### [Records for this exercise]

>>>>>

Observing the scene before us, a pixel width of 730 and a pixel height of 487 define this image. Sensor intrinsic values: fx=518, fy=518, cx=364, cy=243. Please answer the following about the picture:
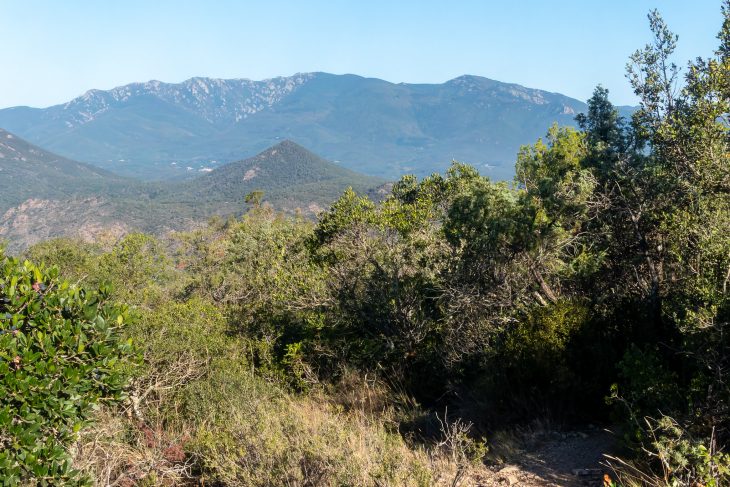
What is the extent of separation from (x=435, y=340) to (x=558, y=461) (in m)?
4.83

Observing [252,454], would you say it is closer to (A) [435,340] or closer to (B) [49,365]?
(B) [49,365]

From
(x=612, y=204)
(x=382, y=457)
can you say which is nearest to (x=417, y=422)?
(x=382, y=457)

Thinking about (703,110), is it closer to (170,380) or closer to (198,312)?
(170,380)

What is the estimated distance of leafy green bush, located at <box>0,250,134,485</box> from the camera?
4.30 metres

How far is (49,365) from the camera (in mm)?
4496

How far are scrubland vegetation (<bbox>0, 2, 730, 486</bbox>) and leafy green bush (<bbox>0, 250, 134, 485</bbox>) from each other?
20 millimetres

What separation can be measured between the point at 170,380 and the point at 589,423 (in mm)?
7328

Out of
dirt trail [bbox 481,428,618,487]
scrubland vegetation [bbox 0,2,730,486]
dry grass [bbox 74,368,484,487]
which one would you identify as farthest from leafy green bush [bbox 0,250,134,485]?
dirt trail [bbox 481,428,618,487]

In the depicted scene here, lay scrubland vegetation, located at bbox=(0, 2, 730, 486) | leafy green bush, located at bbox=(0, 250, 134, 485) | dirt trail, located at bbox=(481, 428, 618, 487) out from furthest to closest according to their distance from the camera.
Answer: dirt trail, located at bbox=(481, 428, 618, 487)
scrubland vegetation, located at bbox=(0, 2, 730, 486)
leafy green bush, located at bbox=(0, 250, 134, 485)

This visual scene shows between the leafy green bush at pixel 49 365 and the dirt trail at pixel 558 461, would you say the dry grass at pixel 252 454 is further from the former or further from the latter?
the leafy green bush at pixel 49 365

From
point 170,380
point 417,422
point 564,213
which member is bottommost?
point 417,422

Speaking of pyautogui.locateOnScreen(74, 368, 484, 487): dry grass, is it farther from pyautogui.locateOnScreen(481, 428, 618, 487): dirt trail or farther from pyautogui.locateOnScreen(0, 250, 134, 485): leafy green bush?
pyautogui.locateOnScreen(0, 250, 134, 485): leafy green bush

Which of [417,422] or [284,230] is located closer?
[417,422]

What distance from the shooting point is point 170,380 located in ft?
32.0
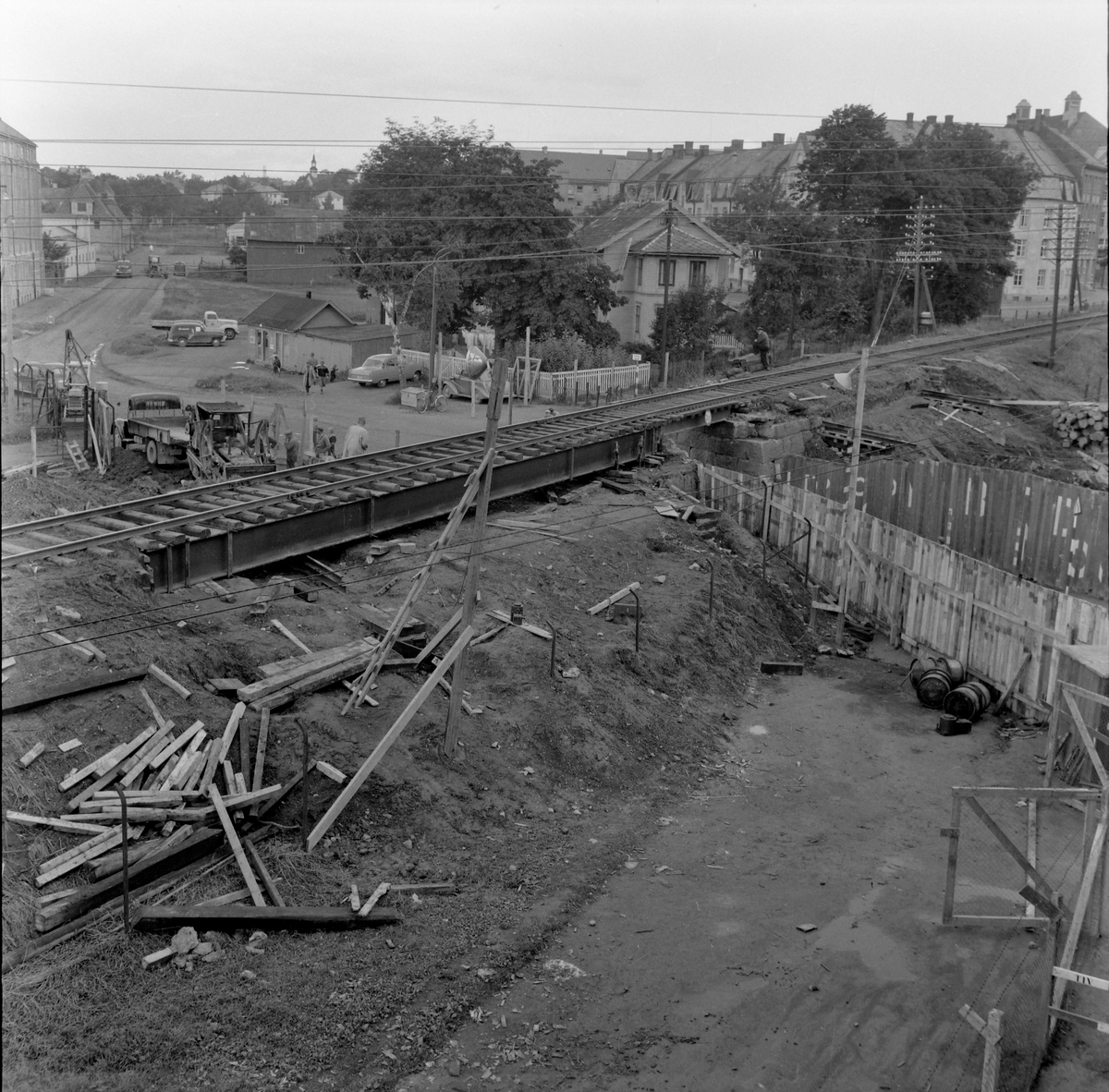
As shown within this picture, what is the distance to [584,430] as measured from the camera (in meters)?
25.0

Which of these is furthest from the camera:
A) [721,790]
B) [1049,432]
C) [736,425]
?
[1049,432]

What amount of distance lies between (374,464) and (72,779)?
10631 mm

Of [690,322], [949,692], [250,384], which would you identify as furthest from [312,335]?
[949,692]

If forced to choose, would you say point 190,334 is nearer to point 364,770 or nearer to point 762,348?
point 762,348

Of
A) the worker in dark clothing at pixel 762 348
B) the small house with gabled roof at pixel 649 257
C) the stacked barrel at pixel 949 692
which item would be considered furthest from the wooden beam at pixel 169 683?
the small house with gabled roof at pixel 649 257

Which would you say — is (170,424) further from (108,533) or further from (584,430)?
(108,533)

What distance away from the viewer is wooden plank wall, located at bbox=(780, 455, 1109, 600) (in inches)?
858

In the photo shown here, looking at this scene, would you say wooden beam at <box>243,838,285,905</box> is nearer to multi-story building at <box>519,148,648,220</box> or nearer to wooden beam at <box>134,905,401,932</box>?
wooden beam at <box>134,905,401,932</box>

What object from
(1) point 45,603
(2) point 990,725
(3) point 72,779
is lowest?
(2) point 990,725

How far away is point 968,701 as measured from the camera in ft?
55.2

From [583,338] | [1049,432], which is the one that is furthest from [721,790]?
[583,338]

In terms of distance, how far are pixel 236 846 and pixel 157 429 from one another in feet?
53.5

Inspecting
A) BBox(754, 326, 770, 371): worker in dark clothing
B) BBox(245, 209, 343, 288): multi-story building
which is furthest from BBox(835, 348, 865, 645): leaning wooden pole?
BBox(245, 209, 343, 288): multi-story building

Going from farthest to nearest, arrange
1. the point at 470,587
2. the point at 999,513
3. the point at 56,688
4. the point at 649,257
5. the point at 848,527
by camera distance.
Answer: the point at 649,257 → the point at 999,513 → the point at 848,527 → the point at 470,587 → the point at 56,688
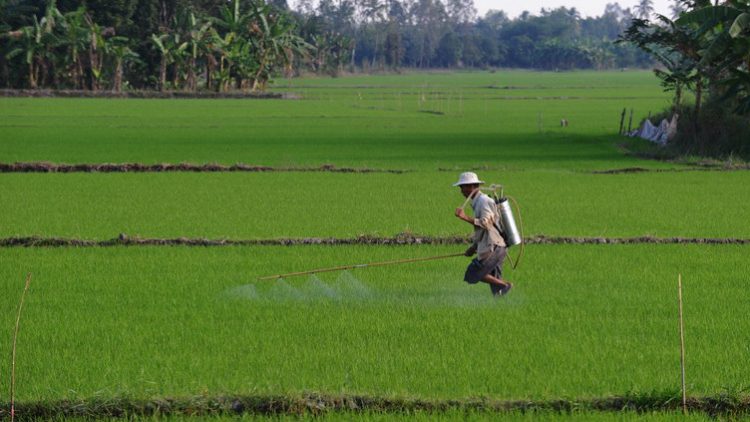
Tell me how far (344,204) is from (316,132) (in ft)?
58.6

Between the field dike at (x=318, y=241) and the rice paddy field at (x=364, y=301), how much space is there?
3.1 inches

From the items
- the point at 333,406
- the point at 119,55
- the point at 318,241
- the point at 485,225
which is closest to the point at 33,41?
the point at 119,55

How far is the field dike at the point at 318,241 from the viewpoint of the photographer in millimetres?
12508

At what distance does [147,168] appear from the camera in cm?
2219

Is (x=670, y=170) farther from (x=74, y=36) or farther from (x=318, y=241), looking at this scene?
(x=74, y=36)

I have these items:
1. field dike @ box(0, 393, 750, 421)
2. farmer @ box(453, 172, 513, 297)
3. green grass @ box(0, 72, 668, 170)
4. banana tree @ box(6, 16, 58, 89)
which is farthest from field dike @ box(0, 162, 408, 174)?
banana tree @ box(6, 16, 58, 89)

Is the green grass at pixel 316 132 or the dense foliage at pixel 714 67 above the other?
the dense foliage at pixel 714 67

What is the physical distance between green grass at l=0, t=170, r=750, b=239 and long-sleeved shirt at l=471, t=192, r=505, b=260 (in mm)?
4266

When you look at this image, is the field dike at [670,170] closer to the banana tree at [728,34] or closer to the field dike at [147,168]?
the banana tree at [728,34]

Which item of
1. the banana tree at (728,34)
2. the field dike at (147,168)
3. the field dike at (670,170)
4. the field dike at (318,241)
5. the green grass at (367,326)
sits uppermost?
the banana tree at (728,34)

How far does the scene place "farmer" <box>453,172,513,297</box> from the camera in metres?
8.58

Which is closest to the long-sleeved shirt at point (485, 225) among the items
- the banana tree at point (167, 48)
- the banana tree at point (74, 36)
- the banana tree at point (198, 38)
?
the banana tree at point (74, 36)

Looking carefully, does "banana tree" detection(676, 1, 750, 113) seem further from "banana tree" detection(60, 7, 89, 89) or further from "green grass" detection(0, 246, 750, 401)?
"banana tree" detection(60, 7, 89, 89)

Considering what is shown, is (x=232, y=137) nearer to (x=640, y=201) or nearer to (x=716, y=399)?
(x=640, y=201)
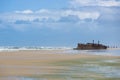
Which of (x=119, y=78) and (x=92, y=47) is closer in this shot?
(x=119, y=78)

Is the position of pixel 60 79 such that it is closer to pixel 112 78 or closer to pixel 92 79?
pixel 92 79

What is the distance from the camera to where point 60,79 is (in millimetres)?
18875

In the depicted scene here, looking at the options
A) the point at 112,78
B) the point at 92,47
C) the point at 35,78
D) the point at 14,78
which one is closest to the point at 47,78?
the point at 35,78

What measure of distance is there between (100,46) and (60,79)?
281ft

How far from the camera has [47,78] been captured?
19.5m

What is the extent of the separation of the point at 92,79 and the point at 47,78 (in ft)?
8.30

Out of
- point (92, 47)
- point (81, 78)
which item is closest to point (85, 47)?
point (92, 47)

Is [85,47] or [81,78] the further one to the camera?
[85,47]

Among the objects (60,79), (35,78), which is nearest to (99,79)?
(60,79)

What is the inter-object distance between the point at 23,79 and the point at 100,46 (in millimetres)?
85662

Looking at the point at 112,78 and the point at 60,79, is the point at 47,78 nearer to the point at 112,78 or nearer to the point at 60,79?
the point at 60,79

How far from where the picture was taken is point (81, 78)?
19.5 m

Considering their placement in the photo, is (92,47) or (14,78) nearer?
(14,78)

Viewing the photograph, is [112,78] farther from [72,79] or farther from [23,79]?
[23,79]
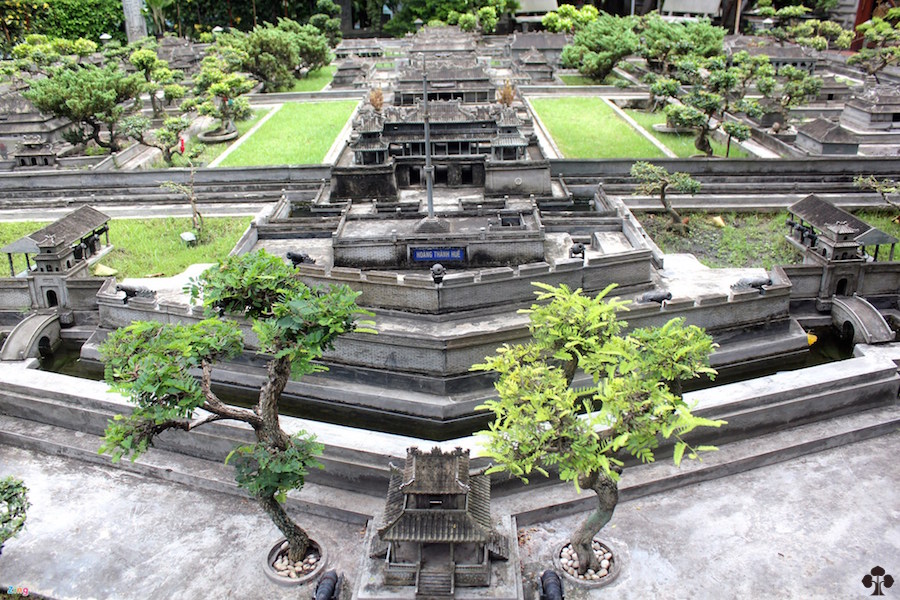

<<<<<

### [Written problem]
Format everything from the line containing "Among the objects" down to the end of the records as a numbered list, omitting blank lines. Leave the pictures out of the answer.

### [Result below]
1. Among the objects (60,79), (35,78), which is nearest to (99,79)?
2. (60,79)
3. What is the inter-object distance between the point at 23,79 and the point at 100,46 (in millimetres)?
4. 85662
5. Looking at the point at 112,78 and the point at 60,79, is the point at 47,78 nearer to the point at 112,78 or nearer to the point at 60,79?
6. the point at 60,79
7. How far from where the picture was taken is point (81, 78)?
8. 19.5 m
9. Considering their placement in the photo, is (92,47) or (14,78) nearer?
10. (14,78)
11. Viewing the photograph, is [112,78] farther from [72,79] or farther from [23,79]?
12. [23,79]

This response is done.